Available data:
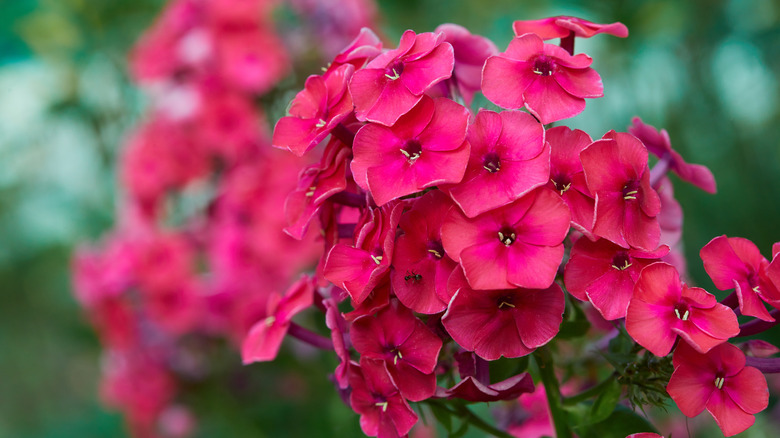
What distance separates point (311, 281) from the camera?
0.66 m

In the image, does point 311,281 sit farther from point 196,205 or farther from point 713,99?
point 713,99

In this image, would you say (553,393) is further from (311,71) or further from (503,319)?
(311,71)

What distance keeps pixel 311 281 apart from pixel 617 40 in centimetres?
169

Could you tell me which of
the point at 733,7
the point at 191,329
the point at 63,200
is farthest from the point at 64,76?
the point at 733,7

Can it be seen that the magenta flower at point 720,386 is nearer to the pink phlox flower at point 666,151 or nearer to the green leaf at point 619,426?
the green leaf at point 619,426

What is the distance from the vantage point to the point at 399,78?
54 cm

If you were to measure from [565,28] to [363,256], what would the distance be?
31 centimetres

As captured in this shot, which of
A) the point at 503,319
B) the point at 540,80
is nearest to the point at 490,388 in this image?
the point at 503,319

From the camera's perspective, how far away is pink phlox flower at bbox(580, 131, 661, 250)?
1.62 feet

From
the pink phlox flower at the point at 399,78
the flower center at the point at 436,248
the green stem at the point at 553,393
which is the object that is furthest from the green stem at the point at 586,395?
the pink phlox flower at the point at 399,78

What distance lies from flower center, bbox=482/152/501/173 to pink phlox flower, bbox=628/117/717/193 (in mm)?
214

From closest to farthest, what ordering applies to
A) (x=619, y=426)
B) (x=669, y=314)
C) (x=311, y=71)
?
(x=669, y=314)
(x=619, y=426)
(x=311, y=71)

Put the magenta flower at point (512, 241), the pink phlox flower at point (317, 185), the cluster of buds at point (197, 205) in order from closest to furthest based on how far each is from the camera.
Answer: the magenta flower at point (512, 241) < the pink phlox flower at point (317, 185) < the cluster of buds at point (197, 205)

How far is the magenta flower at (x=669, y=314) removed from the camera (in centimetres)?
47
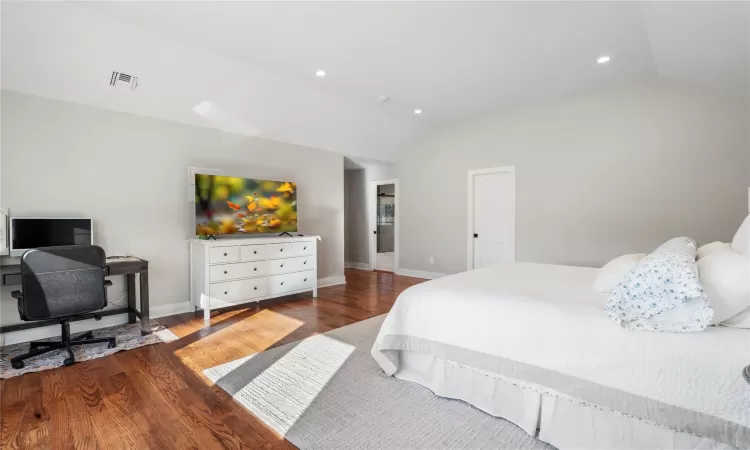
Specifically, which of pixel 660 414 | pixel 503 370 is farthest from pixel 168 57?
pixel 660 414

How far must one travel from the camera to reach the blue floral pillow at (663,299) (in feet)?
4.94

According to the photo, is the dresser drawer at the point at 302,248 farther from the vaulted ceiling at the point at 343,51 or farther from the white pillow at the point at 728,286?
the white pillow at the point at 728,286

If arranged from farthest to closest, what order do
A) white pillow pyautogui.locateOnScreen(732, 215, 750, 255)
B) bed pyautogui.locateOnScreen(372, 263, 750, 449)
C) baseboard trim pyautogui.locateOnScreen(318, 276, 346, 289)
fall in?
baseboard trim pyautogui.locateOnScreen(318, 276, 346, 289)
white pillow pyautogui.locateOnScreen(732, 215, 750, 255)
bed pyautogui.locateOnScreen(372, 263, 750, 449)

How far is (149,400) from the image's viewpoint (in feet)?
6.96

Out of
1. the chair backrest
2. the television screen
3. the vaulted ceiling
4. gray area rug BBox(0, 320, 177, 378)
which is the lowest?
gray area rug BBox(0, 320, 177, 378)

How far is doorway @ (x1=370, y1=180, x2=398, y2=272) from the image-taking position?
23.9ft

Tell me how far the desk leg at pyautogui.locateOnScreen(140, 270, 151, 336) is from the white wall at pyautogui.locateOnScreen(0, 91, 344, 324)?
496mm

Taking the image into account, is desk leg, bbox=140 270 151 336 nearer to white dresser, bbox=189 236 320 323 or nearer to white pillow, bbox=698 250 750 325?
white dresser, bbox=189 236 320 323

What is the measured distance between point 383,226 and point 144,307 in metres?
4.79

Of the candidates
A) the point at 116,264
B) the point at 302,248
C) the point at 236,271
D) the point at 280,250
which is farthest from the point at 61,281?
the point at 302,248

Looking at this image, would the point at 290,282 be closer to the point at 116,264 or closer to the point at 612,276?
the point at 116,264

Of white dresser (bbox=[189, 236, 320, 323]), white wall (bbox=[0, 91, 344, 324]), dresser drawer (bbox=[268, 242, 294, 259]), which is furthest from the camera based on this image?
dresser drawer (bbox=[268, 242, 294, 259])

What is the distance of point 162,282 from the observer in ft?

What is being asked:
Rewrite the rows from the line containing "Looking at this" through the end of the rows, both included, replacing "observer" with "viewer" and leaving everything else unchanged.

Response for this exercise:
Looking at this image, would the point at 290,282 be closer to the point at 116,264 or closer to the point at 612,276?
the point at 116,264

Of white dresser (bbox=[189, 236, 320, 323]), white wall (bbox=[0, 91, 344, 324]), dresser drawer (bbox=[268, 242, 294, 259]), which is furthest from the camera based on this image?
dresser drawer (bbox=[268, 242, 294, 259])

What is the distance of point 162,282 from the viewer in ft?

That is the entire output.